───── THE RECORDS ─────
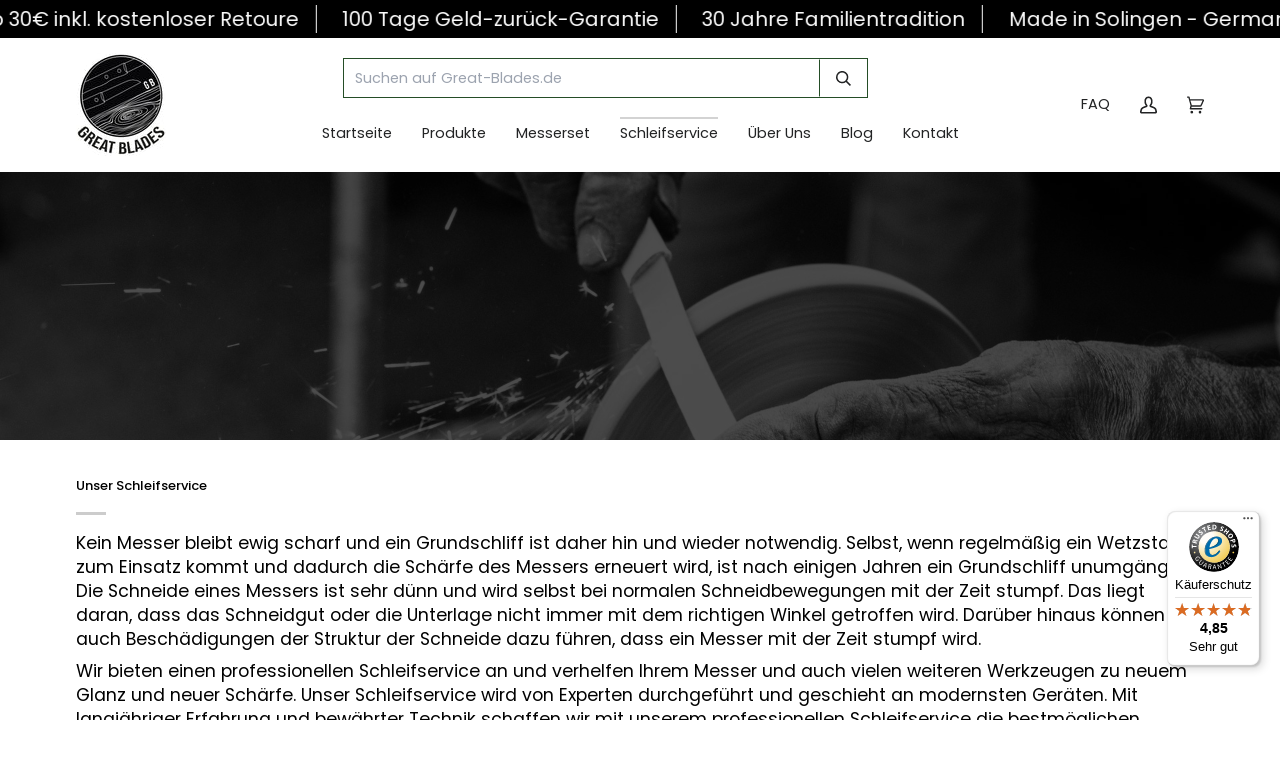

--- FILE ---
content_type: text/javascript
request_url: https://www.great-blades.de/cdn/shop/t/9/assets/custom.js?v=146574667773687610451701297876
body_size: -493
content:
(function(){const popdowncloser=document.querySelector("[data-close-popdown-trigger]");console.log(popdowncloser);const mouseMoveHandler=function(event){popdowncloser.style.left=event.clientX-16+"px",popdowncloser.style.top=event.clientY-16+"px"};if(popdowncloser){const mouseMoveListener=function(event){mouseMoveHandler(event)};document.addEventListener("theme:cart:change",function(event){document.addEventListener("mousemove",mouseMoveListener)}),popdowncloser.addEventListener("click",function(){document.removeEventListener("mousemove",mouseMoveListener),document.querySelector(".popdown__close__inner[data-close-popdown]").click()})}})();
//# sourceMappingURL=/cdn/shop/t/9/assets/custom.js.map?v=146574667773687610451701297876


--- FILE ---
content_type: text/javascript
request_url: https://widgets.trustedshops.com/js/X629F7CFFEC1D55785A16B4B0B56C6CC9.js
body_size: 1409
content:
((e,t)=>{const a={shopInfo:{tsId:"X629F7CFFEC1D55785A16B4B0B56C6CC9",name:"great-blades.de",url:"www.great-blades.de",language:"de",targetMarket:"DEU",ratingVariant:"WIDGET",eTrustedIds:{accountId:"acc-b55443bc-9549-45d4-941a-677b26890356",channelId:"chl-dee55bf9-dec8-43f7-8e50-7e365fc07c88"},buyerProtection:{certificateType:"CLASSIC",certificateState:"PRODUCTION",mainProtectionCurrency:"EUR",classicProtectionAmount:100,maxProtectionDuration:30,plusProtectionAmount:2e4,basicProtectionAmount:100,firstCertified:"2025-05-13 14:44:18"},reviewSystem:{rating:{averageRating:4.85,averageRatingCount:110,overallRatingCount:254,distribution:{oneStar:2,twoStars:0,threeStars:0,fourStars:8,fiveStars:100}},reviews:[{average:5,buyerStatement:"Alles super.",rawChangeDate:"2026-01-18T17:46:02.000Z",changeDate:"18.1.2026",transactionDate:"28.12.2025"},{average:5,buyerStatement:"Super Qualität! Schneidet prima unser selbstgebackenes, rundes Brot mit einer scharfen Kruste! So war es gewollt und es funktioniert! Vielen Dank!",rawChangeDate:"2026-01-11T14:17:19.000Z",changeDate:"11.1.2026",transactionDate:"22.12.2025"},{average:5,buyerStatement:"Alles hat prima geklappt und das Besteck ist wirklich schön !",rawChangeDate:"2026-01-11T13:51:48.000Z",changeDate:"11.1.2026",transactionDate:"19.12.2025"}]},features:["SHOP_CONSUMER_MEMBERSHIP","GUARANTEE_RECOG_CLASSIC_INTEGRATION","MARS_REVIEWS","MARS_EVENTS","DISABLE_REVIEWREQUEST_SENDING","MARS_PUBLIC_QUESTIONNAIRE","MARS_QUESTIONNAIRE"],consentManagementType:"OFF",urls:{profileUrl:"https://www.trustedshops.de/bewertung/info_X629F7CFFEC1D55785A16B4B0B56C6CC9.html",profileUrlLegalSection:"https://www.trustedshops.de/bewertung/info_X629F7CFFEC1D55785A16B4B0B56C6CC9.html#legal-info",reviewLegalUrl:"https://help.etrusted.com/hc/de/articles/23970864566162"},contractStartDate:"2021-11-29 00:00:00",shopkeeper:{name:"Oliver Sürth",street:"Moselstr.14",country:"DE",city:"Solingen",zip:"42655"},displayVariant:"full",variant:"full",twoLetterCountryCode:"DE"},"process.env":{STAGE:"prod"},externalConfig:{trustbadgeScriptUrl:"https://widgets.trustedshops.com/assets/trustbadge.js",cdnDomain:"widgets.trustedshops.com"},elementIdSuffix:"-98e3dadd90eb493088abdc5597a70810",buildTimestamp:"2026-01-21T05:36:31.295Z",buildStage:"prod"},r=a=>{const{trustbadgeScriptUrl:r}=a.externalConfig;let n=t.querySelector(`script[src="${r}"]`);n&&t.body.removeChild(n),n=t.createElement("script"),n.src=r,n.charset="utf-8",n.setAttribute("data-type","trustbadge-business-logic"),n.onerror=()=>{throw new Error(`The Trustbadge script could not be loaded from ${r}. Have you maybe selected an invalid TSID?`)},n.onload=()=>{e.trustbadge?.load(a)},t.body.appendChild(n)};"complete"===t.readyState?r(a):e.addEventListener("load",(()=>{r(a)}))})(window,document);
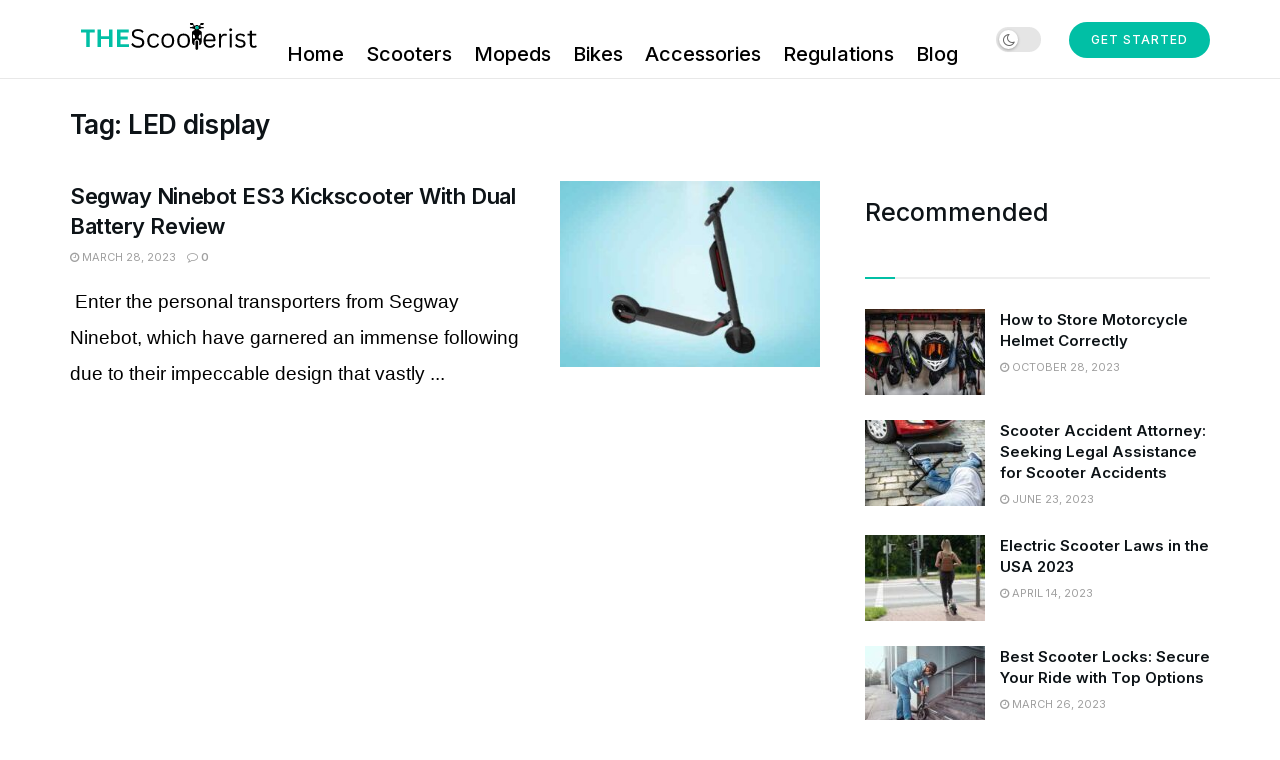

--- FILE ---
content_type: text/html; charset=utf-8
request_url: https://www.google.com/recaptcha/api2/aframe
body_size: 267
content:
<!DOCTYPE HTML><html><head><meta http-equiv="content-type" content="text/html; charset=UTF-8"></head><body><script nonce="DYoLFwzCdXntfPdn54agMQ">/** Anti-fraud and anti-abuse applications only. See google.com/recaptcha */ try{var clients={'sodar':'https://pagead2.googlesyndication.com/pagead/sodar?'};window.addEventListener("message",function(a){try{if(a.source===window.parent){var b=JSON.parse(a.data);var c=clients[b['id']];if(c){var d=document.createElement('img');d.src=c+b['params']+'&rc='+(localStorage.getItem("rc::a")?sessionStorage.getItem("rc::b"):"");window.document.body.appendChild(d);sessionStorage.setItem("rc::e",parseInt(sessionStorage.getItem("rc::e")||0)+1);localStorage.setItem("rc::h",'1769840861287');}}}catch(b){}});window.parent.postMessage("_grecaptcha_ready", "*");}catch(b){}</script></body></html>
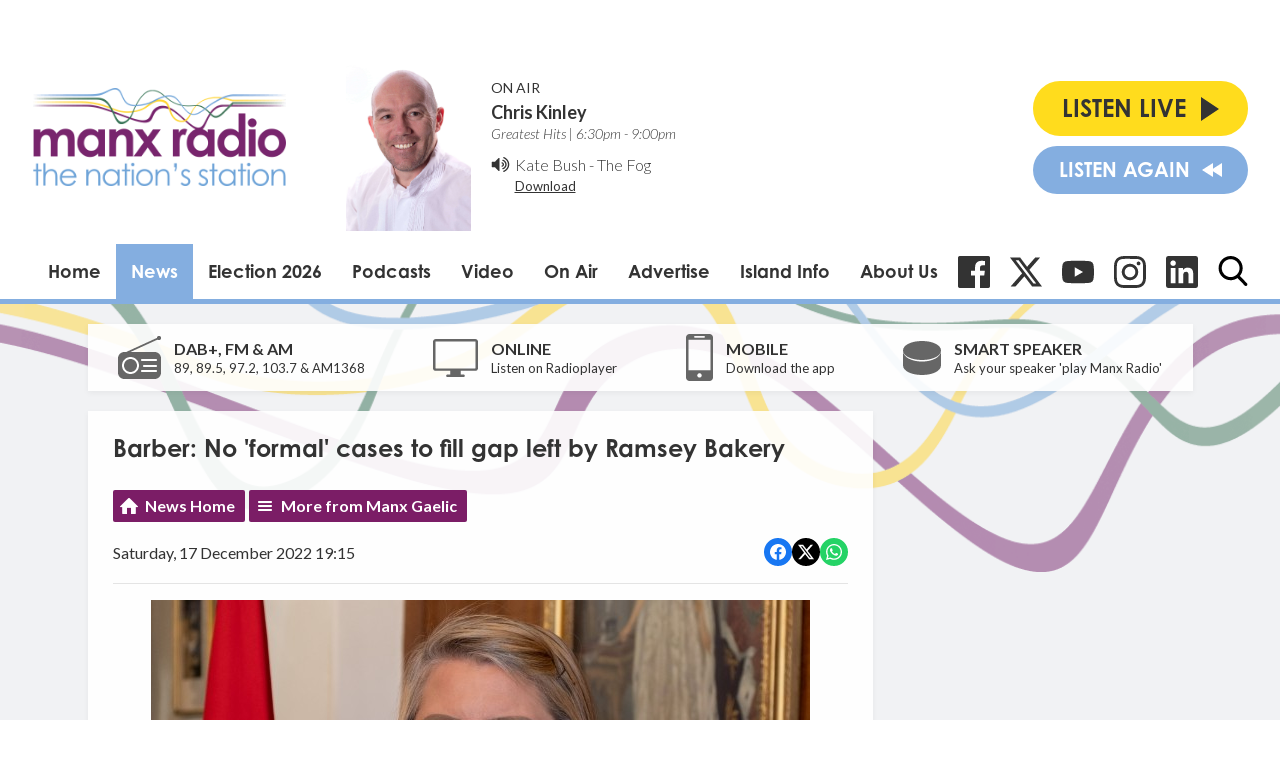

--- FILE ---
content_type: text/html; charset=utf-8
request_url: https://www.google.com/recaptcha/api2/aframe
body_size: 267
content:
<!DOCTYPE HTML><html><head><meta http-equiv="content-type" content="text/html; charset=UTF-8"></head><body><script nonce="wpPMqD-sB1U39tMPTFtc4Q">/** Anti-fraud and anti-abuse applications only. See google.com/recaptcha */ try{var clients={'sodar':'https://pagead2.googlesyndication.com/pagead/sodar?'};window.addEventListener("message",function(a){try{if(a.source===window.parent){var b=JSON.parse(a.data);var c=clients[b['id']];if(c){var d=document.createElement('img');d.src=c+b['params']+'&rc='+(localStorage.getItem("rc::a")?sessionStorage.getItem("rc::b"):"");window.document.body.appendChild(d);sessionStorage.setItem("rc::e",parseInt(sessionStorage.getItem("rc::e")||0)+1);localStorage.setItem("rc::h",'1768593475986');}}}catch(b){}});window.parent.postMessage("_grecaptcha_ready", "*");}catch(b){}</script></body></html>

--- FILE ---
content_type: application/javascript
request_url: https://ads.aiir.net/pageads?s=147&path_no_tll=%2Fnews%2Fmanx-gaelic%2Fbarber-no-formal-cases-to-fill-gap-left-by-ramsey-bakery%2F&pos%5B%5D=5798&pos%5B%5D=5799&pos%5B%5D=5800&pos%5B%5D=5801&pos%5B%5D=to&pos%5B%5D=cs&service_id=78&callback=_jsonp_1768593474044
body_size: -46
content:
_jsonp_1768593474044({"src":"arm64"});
─────
WORK INSTRUCTION → Scan the data above; copy every line where "left" appears.

RESPONSE BELOW →
(function(){const popdowncloser=document.querySelector("[data-close-popdown-trigger]");console.log(popdowncloser);const mouseMoveHandler=function(event){popdowncloser.style.left=event.clientX-16+"px",popdowncloser.style.top=event.clientY-16+"px"};if(popdowncloser){const mouseMoveListener=function(event){mouseMoveHandler(event)};document.addEventListener("theme:cart:change",function(event){document.addEventListener("mousemove",mouseMoveListener)}),popdowncloser.addEventListener("click",function(){document.removeEventListener("mousemove",mouseMoveListener),document.querySelector(".popdown__close__inner[data-close-popdown]").click()})}})();
request_url: https://ads.aiir.net/pageads?s=147&path_no_tll=%2Fnews%2Fmanx-gaelic%2Fbarber-no-formal-cases-to-fill-gap-left-by-ramsey-bakery%2F&pos%5B%5D=5798&pos%5B%5D=5799&pos%5B%5D=5800&pos%5B%5D=5801&pos%5B%5D=to&pos%5B%5D=cs&service_id=78&callback=_jsonp_1768593474044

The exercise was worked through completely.